**Records for this exercise**:

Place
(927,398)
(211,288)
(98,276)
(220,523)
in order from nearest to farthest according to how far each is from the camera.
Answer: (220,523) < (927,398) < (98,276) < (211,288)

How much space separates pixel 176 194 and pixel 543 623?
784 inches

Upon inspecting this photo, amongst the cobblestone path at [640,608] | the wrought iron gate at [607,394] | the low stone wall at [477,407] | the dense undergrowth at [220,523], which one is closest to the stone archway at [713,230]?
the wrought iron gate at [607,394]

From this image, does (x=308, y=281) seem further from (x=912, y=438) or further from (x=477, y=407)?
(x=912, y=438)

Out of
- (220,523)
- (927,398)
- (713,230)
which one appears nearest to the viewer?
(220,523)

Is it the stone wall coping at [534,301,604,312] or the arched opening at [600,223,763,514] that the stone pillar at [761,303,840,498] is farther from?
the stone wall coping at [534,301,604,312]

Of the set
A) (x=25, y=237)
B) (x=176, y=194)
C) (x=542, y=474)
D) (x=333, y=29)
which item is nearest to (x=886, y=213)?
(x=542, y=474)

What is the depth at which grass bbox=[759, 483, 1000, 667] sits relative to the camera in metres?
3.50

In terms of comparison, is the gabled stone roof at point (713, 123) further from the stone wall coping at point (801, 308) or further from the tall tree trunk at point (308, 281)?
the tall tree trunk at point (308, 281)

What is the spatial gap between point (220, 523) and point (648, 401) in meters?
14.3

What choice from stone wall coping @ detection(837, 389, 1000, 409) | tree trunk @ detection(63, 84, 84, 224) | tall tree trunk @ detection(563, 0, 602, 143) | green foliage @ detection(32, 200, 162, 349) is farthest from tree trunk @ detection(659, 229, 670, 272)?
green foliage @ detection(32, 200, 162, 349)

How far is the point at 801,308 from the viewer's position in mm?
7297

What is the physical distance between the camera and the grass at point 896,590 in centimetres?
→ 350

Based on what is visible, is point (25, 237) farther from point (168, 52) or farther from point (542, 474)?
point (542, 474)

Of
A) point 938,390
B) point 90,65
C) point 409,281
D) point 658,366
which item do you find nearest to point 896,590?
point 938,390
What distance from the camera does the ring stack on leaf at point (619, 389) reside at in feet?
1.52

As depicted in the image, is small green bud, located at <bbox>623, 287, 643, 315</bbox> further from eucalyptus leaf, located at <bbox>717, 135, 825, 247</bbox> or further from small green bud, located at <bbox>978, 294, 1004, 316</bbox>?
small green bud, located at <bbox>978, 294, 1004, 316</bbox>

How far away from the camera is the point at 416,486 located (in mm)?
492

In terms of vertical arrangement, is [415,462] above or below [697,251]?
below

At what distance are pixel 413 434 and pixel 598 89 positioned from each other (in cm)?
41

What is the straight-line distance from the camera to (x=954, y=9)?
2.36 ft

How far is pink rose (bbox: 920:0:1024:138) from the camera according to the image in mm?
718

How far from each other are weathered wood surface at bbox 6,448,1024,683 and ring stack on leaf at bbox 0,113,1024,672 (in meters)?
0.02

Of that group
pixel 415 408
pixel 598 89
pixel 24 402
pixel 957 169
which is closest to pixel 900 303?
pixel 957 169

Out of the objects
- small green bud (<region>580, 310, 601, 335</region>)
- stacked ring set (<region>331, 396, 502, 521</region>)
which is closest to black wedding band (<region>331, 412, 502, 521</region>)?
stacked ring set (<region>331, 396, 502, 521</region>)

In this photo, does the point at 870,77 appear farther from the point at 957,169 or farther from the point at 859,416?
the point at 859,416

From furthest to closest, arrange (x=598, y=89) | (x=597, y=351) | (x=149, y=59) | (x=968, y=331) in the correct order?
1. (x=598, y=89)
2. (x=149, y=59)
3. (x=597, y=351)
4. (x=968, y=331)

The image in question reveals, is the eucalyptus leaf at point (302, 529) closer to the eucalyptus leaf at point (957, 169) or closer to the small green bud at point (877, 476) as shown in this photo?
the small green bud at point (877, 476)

**What you should do**: Each line of the material above needs to be quoted exactly, please.

**Exercise result**:
Place
(927,398)
(211,288)
(98,276)
(220,523)
in order from nearest to farthest according to how far each is from the camera.
Answer: (220,523) < (927,398) < (98,276) < (211,288)

How much space separates pixel 176 194 and pixel 543 623?
784 inches

Upon inspecting this photo, amongst the cobblestone path at [640,608] | the wrought iron gate at [607,394] | the low stone wall at [477,407] | the dense undergrowth at [220,523], which one is closest to the stone archway at [713,230]?
the wrought iron gate at [607,394]

From this image, does (x=308, y=281) seem further from (x=912, y=438) or further from (x=477, y=407)?
(x=912, y=438)

Out of
- (220,523)
- (927,398)
- (713,230)
which one appears nearest to the viewer?
(220,523)

Is it the stone wall coping at [534,301,604,312] or the arched opening at [600,223,763,514] that the stone pillar at [761,303,840,498] is farther from?
the stone wall coping at [534,301,604,312]

Of the set
A) (x=25, y=237)
B) (x=176, y=194)
C) (x=542, y=474)
D) (x=333, y=29)
which item is nearest to (x=886, y=213)?
(x=542, y=474)

What is the depth at which grass bbox=[759, 483, 1000, 667] sits relative to the camera in metres?
3.50

In terms of comparison, is the gabled stone roof at point (713, 123) further from the stone wall coping at point (801, 308) or further from the tall tree trunk at point (308, 281)?
the tall tree trunk at point (308, 281)

What is the spatial gap between point (220, 523) and point (648, 401) in meters?
14.3

What choice from stone wall coping @ detection(837, 389, 1000, 409) | tree trunk @ detection(63, 84, 84, 224) | tall tree trunk @ detection(563, 0, 602, 143) | green foliage @ detection(32, 200, 162, 349) is farthest from tree trunk @ detection(659, 229, 670, 272)?
green foliage @ detection(32, 200, 162, 349)

How far is the point at 801,308 from the viewer's position in mm?
7297

What is the physical distance between the camera and the grass at point 896,590 in centimetres?
→ 350

Based on what is visible, is point (25, 237) farther from point (168, 52) or farther from point (542, 474)?
point (542, 474)

Of
A) point 938,390
B) point 90,65
C) point 409,281
D) point 658,366
which item do you find nearest to point 896,590?
point 938,390
What distance from the camera does the ring stack on leaf at point (619, 389) reside at in feet?
1.52

As depicted in the image, is small green bud, located at <bbox>623, 287, 643, 315</bbox> further from eucalyptus leaf, located at <bbox>717, 135, 825, 247</bbox> or further from small green bud, located at <bbox>978, 294, 1004, 316</bbox>?
small green bud, located at <bbox>978, 294, 1004, 316</bbox>

How far away from the camera is the point at 416,486 located (in mm)?
492

In terms of vertical arrangement, is [415,462] above or below [697,251]?
below

At what distance are pixel 413 434 and pixel 598 89 positioned from each other (in cm)?
41

What is the straight-line distance from the camera to (x=954, y=9)?
2.36 ft

How far is pink rose (bbox: 920:0:1024:138) from the camera according to the image in mm?
718

How far from each other are weathered wood surface at bbox 6,448,1024,683 and ring stack on leaf at bbox 0,113,1024,672 (in meters)?
0.02

Of that group
pixel 415 408
pixel 598 89
pixel 24 402
pixel 957 169
which is closest to pixel 900 303?
pixel 957 169

Out of the objects
- small green bud (<region>580, 310, 601, 335</region>)
- stacked ring set (<region>331, 396, 502, 521</region>)
which is closest to black wedding band (<region>331, 412, 502, 521</region>)?
stacked ring set (<region>331, 396, 502, 521</region>)

In this photo, does the point at 870,77 appear farther from the point at 957,169 or farther from the point at 859,416?
the point at 859,416

From furthest to closest, arrange (x=598, y=89) | (x=597, y=351) | (x=149, y=59) | (x=968, y=331) in the correct order?
1. (x=598, y=89)
2. (x=149, y=59)
3. (x=597, y=351)
4. (x=968, y=331)

The image in question reveals, is the eucalyptus leaf at point (302, 529) closer to the eucalyptus leaf at point (957, 169) or closer to the small green bud at point (877, 476) as shown in this photo?
the small green bud at point (877, 476)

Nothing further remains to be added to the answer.